Девочка слышала это много раз. У нее хватило смекалки не спорить.

– Да уж лучше грязная мымра, чем чокнутая. И лучше вообще без папы, чем с таким пьяницей, как у тебя.

– Мымра, мымра, мымра! – отчаянно кричала Фрэнси.

– Чокнутая, чокнутая, чокнутая! – кричала девочка.

– Мымра! Грязная мымра! – выкрикнула Фрэнси и расплакалась от бессилия.

Девочка убежала прочь, густые кудри подпрыгивали, освещенные солнцем. На бегу она распевала высоким звонким голосом: «Палка больно бьется, слово не дерется. Кто как обзывается, сам так называется. Кто меня обидит – больше не увидит, будет горько плакать».

И Фрэнси горько плакала, но не потому, что обидела эту девочку и боялась больше ее не увидеть, а потому, что никто не хотел с ней дружить.
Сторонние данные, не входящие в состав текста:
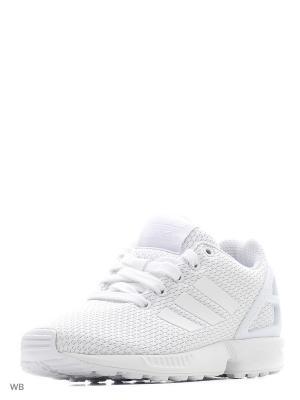 Кроссовки дет. спорт. ZX FLUX J FTWWHT/FTWWHT/FTWWHT Adidas. Цвет: белый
Более грубым детям Фрэнси казалась слишком вялой, а более воспитанным – слишком странной. Смутно Фрэнси догадывалась, что причина ее одиночества заключается не только в ней. Такое отношение как-то связано с тетей Сисси, которая часто приходила к ним, с ее обликом и с тем, как смотрели ей вслед соседские мужчины. И с папой, который не всегда ходил прямо и порой выписывал зигзаги по дороге домой. И с расспросами соседок, которые хотели что-нибудь разузнать про маму, папу и Сисси. Их притворно ласковые голоса не вводили Фрэнси в заблуждение. Она не нуждалась в маминых предупреждениях: «не разговаривай с соседями, если будут приставать».

И вот теплыми летними днями одинокий ребенок сидел на крыльце и притворялся, что ему нет дела до детей, которые играют на тротуаре. Фрэнси общалась с воображаемыми друзьями и убеждала себя, что они даже лучше, чем настоящие дети. И все же в сердце отдавалась острой печалью песенка, которую пели дети, когда водили хоровод.

  • Вальтер, Вальтер, великан,
  • Ты захлопнул свой капкан.
  • Раз, два, три, четыре, пять,
  • Всем придется умирать.
  • Кроме Лизы Вайнер.
  • Лиза, Лиза, ты красавица,
  • Перед нами покружись,
  • К нам спиною повернись,
  • Скажи, кто тебе нравится.

Все остановились и ждали, пока выбранная девочка, от души поломавшись, не прошептала имя мальчика, который ей нравится. Фрэнси задумалась: а какое имя назвала бы она, если бы чудом ее приняли в игру? Интересно, они бы рассмеялись, назови она Джонни Нолана?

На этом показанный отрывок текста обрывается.